20-02-2020 08:31:42.931 [http-nio-8080-exec-1, abcd1234abcd, abcd1234abcd] INFO com.org.proj.az.controller.ModuleController.retrieveModulePortfolio - | PROJ-Module Microservice~retrieveModulePortfolio~GET~null~null~BusinessKeys[ProspectNumber:00000123456]~ Request Received for Portfolio with prospectNumber |

Regexp used -

^(?<date>[^ ][^~][^abc]*)\s\[(?<threadcollection>[a-z\0-9;:,.]*)\]\s(?<log_level>\w+)\s(?<class_name>[^|]+)\|+\s(?<app_name>[^~]*)\~(?<app_operation>\w+)\~(?<http_operation>\w+)\~(?<transaction_id>[0-9a-z]+)\~(?<message_id>[0-9a-zA-Z]+)\~(?<business_keys>[^~]*)\~(?<log_message>[a-zA-Z\s:;,."']+)\|+

Our configuration in FluentD for using regexp to parse logs -

    <source>
      @type tail
      @id in_tail_container_logs
      path /var/log/containers/*namespace.log,
      pos_file /var/log/fluentd-containers.log.pos
      enable_stat_watcher false
      tag kubernetes.*
      read_from_head true
      <parse>
        @type regexp
        expression /^(?<date>[^ ][^~][^abc]*)\s\[(?<threadcollection>[a-z\0-9;:,.]*)\]\s(?<log_level>\w+)\s(?<class_name>[^|]+)\|+\s(?<app_name>[^~]*)\~(?<app_operation>\w+)\~(?<http_operation>\w+)\~(?<transaction_id>[0-9a-z]+)\~(?<message_id>[0-9a-zA-Z]+)\~(?<business_keys>[^~]*)\~(?<log_message>[a-zA-Z\s:;,."']+)\|+/
        time_format %Y-%m-%dT%H:%M:%S.%NZ
        time_key date
        keep_time_key true
      </parse>
    </source>

When using this method (regexp), no logs are being matched and Kibana Dashboard is empty.

1
Try your regex here: rubular.com.Azeem
@Azeem thanks for your suggestion. I have been using regex101.com and regexr.comAditya Jalkhare
Right. Please add the errors logs as well where it fails.Azeem

1 Answers

1
votes

According to the docs, you should only use the pattern itself, without the regex delimiters.

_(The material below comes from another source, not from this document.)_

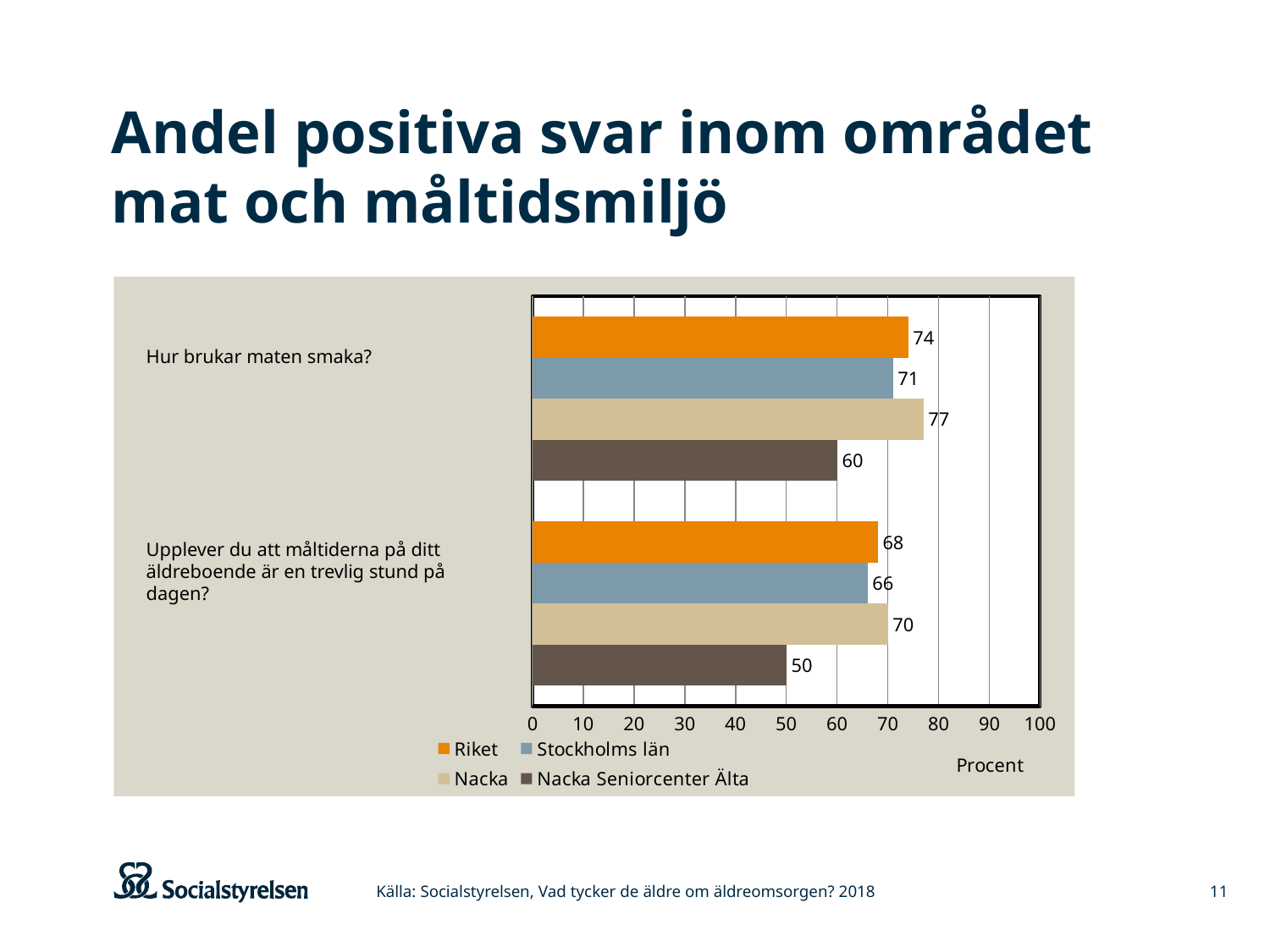
What is the value for Nacka Seniorcenter Älta for the question "Upplever du att måltiderna på ditt äldreboende är en trevlig stund på dagen?"? 50 Which series has the lowest value for the question "Upplever du att måltiderna på ditt äldreboende är en trevlig stund på dagen?"? Nacka Seniorcenter Älta Which is larger for the question "Upplever du att måltiderna på ditt äldreboende är en trevlig stund på dagen?": Riket or Stockholms län? Riket How many questions (categories) are shown on the chart? 2 Which series has the highest value for the question "Hur brukar maten smaka?"? Nacka What is the difference between the Riket value and the Nacka Seniorcenter Älta value for the question "Upplever du att måltiderna på ditt äldreboende är en trevlig stund på dagen?"? 18 What is the difference between the Nacka value and the Nacka Seniorcenter Älta value for the question "Hur brukar maten smaka?"? 17 What is the value for Riket for the question "Hur brukar maten smaka?"? 74 What kind of chart is shown on the slide? Bar chart How many series does the legend list? 4 What is the value for Stockholms län for the question "Hur brukar maten smaka?"? 71 What unit is shown on the horizontal axis of the chart? Procent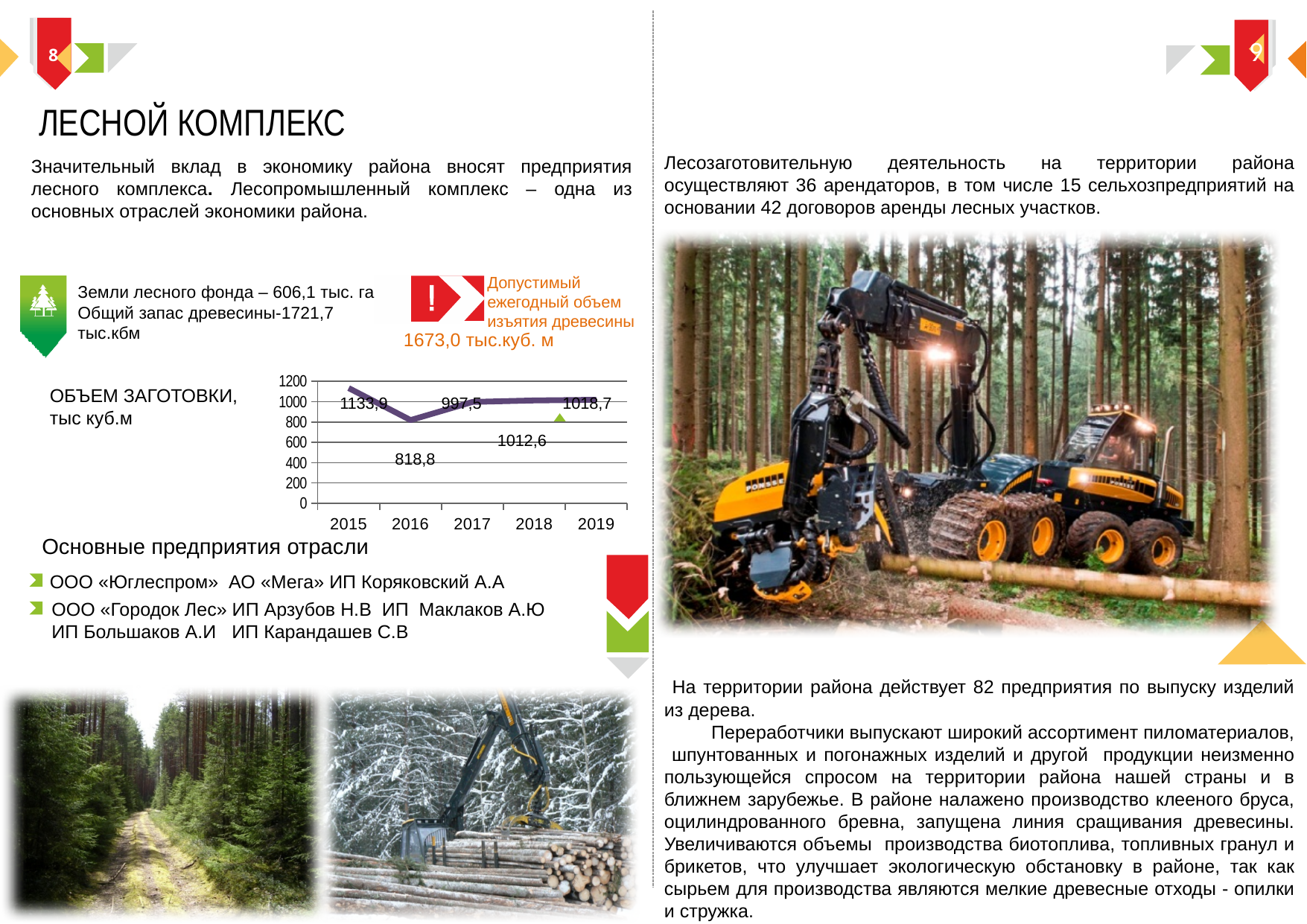
In the ОБЪЕМ ЗАГОТОВКИ chart, is the value for 2016 greater or less than 1000? less Which year has the lowest harvesting volume in the ОБЪЕМ ЗАГОТОВКИ chart? 2016 What is the harvesting volume (ОБЪЕМ ЗАГОТОВКИ) for 2015? 1133,9 What is the harvesting volume (ОБЪЕМ ЗАГОТОВКИ) for 2019? 1018,7 What is the harvesting volume (ОБЪЕМ ЗАГОТОВКИ) for 2017? 997,5 How many years are plotted in the ОБЪЕМ ЗАГОТОВКИ chart? 5 In the ОБЪЕМ ЗАГОТОВКИ chart, do the values rise or fall from 2016 to 2019? rise What is the harvesting volume (ОБЪЕМ ЗАГОТОВКИ) for 2016? 818,8 What is the difference between the harvesting volumes for 2015 and 2016 in the ОБЪЕМ ЗАГОТОВКИ chart? 315,1 What type of chart is used to show the harvesting volume (ОБЪЕМ ЗАГОТОВКИ, тыс куб.м)? Line chart Which year has the highest harvesting volume in the ОБЪЕМ ЗАГОТОВКИ chart? 2015 In the ОБЪЕМ ЗАГОТОВКИ chart, which is larger: the value for 2015 or the value for 2017? 2015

Also, if you plan to match digits, you should not escape 0 in the character class, but you must have mean to match anything in between square brackets there, so you need [^\]\[]*.

If you do not care what is after the last needed capturing group, use .*, no need using \|+.

Use

@type regexp
expression ^(?<date>[^ ][^~][^abc]*)\s\[(?<threadcollection>[^\]\[]*)\]\s(?<log_level>\w+)\s(?<class_name>[^|]+)\|+\s(?<app_name>[^~]*)\~(?<app_operation>\w+)\~(?<http_operation>\w+)\~(?<transaction_id>[0-9a-z]+)\~(?<message_id>[0-9a-zA-Z]+)\~(?<business_keys>[^~]*)\~(?<log_message>[a-zA-Z\s:;,."']+).*

See the regex demo.